With all-white Council, some advocate change
The Hillsboro City Council's decision will be made at its first meeting in February
The Hillsboro City Council has a big decision coming up, and some local residents are hoping they'll side with them.
On Jan. 3, the city declared a vacancy on the city council after newly sworn-in Mayor Steve Callaway took over earlier this month.
Several people have already filed to fill Callaway's old Council seat, but outspoken critics in Hillsboro and beyond are asking the city to appoint someone of a diverse background to the council when it makes its decision next month.
The council is currently made up exclusively of white men. The makeup of the council changed this month after former Councilor Olga Acuña's departure. Nearly 40 percent of Hillsboro residents are not ethnically white.
Addressing the council last week, 50-year resident Jaime Rodriguez said he's seen the city grow and diversify a great deal in his life, but added that Hillsboro "has so much more to grow."
"Consider the vision you have for the city," he said, noting what he identified as a lack of accurate ethnic representation on council. "Diverse communities bring ideas. All we want is to be represented with a voice."
Demographically, nearly one-quarter of residents are Latino, 10 percent are Asian, and roughly 2 percent are Black.
So what's the council to do?
When speaking to a group of city leaders and business owners on Tuesday Callaway was asked about the upcoming council appointment and what residents should know about the council's decision-making process.

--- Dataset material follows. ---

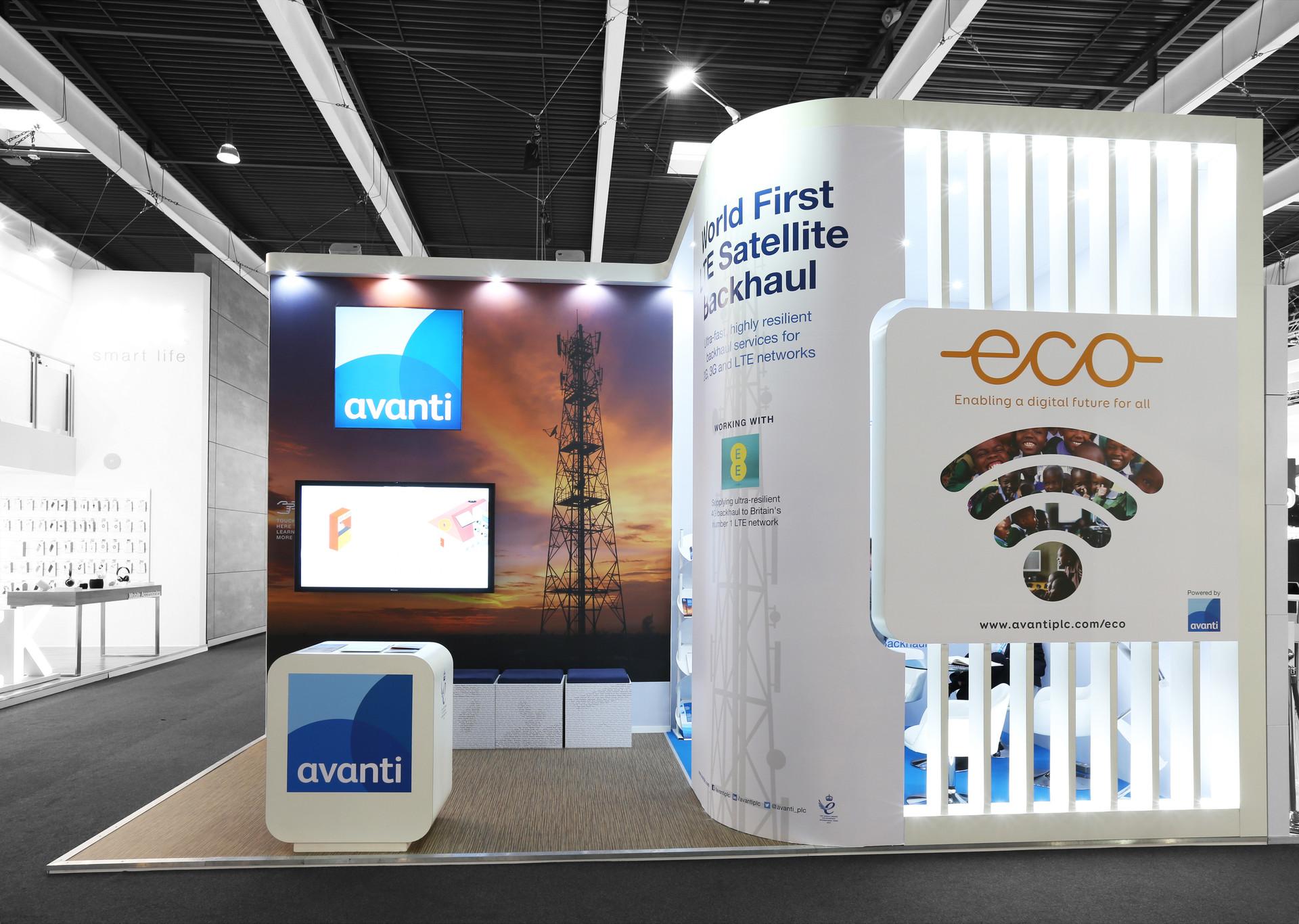 Exhibition stand design - Avanti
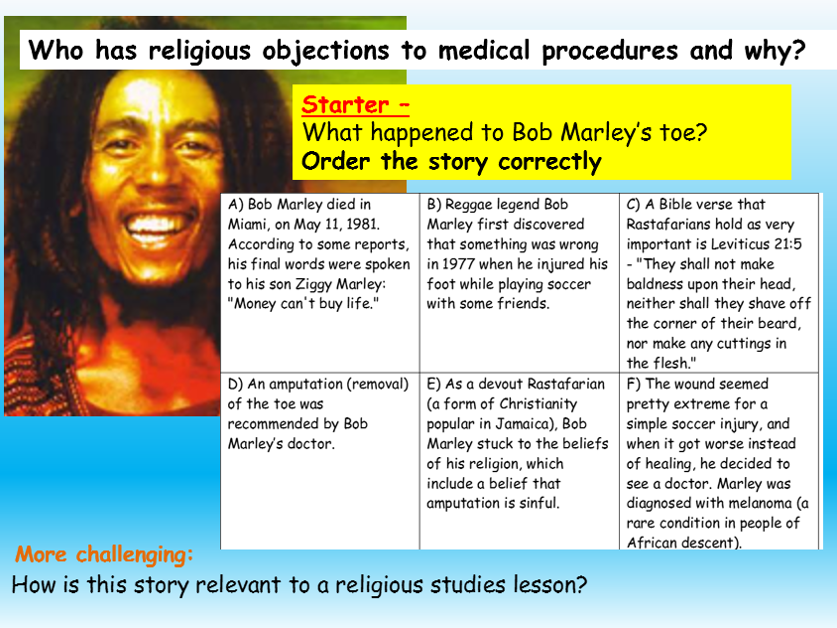 Religious Objections to Medical Technology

"It's truly about picking the right person that is going to serve Hillsboro well," he said. "I'd like to see somebody who would use these next two years as an opportunity to grow and then run for re-election in 2018."
Currently, there are six applicants with 10 days left to apply.
"Somebody who's involved in our community — familiar with our community — is very important," Callaway said of the new prospective councilor. "(Particularly) somebody (who) has experience with boards, commissions, or committees ... so that you understand how to work with others and work toward consensus and toward common goals."